Is the Forthcoming Election Bringing Bearishness to the U.S. Dollar?

If you’re trading strategy involves following the herd, then it might be best to be a bear when it comes to the U.S. dollar. Following this week’s contentious U.S. presidential debate, it seems that bearishness is flooding the trade winds for the greenback.

“Bearish bets on the US dollar have increased sharply since the beginning of this year,” a South China Morning post article said. “As the dollar index, a measure of the greenback against a basket of its peers, plunged more than 10 per cent between late March and the end of August, short positions against the currency rose to their highest level since the end of 2017, data from Bloomberg shows.”

“Some of the arguments in favour of a weaker dollar remain compelling,” the article added. “The most persuasive one is the unprecedented measures taken by the Federal Reserve in response to the damage wrought by Covid-19. By slashing interest rates close to zero, expanding its balance sheet dramatically and setting up a range of credit facilities to shore up the financial system, the Fed has stripped the dollar of most of its yield advantage over its peers and fuelled concerns about currency debasement.”

Investors who want to take a contrarian view on a weakening U.S. dollar can look at greenback strength via the Invesco DB US Dollar Bullish (NYSEArca: UUP).
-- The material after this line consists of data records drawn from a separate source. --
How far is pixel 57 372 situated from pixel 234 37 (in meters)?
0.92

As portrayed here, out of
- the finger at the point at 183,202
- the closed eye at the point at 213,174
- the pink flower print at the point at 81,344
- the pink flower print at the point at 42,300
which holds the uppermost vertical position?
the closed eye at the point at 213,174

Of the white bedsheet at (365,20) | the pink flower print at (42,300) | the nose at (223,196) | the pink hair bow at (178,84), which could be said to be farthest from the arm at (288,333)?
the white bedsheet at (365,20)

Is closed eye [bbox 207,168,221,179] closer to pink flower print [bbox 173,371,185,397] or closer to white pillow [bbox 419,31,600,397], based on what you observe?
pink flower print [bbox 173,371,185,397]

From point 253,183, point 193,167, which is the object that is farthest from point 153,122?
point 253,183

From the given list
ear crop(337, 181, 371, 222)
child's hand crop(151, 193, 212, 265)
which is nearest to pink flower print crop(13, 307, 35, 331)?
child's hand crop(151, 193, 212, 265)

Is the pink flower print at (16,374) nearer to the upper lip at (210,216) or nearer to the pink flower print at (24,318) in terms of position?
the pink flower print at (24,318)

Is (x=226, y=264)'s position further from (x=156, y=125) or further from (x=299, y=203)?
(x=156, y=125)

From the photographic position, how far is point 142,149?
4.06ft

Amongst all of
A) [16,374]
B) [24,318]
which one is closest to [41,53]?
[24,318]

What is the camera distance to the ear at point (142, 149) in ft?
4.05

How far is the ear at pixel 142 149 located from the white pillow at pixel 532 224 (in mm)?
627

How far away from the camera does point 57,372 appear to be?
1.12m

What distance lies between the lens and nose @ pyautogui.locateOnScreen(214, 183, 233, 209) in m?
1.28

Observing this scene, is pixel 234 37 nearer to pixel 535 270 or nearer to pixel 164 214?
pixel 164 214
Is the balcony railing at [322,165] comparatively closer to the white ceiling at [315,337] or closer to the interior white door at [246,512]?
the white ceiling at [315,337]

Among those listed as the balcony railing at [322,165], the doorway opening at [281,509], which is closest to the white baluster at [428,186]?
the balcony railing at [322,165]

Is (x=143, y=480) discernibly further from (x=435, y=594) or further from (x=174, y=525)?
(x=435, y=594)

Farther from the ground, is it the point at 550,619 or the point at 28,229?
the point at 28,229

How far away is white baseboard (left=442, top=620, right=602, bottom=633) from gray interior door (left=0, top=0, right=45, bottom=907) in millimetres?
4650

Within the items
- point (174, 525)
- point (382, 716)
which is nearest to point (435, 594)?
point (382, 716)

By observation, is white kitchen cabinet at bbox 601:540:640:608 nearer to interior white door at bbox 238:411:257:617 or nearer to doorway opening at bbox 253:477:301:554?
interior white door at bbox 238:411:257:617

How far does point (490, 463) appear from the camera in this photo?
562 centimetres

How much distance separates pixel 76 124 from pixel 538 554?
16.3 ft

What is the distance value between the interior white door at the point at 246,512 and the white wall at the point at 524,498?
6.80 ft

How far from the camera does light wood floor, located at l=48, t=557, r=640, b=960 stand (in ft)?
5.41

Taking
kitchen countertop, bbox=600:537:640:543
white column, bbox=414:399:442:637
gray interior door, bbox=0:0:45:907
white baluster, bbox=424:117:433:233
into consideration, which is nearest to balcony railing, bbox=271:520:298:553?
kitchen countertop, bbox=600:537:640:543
UUP tracks the price movement of the U.S. dollar against a basket of currencies, including the euro, Japanese yen, British pound, Canadian dollar, Swedish krona, and Swiss franc.

UUP Chart

UUP data by YCharts

Be a Bear with Gold ETFs

On the other hand, the actively managed USDU tracks the USD against a broader basket of developed and emerging market currencies, including China, India, South Korea, Switzerland, Australia, Mexico, the United Kingdom, Canada, Japan, and Europe.

USDU provides investors with:

  • a broad, dynamic, and effective way of gaining exposure to the U.S. dollar against a basket of foreign currencies in an ETF structure.
  • an alternatives bucket as a broad-based diversifier as it exhibits strong negative correlations to international equity and bond portfolios.

 

An alternate way to play a weaker dollar is via gold, which typically moves opposite of the U.S. dollar. Investors can use gold-backed funds via the SPDR Gold Shares (NYSEArca: GLD).

Another fund to consider is the Global X Gold Explorers ETF (GOEX). The fund seeks to provide investment results that correspond generally to the price and yield performance of the Solactive Global Gold Explorers & Developers Total Return Index, which is a free float-adjusted, liquidity-tested and market capitalization-weighted index that is designed to measure broad-based equity market performance of global companies involved in gold exploration.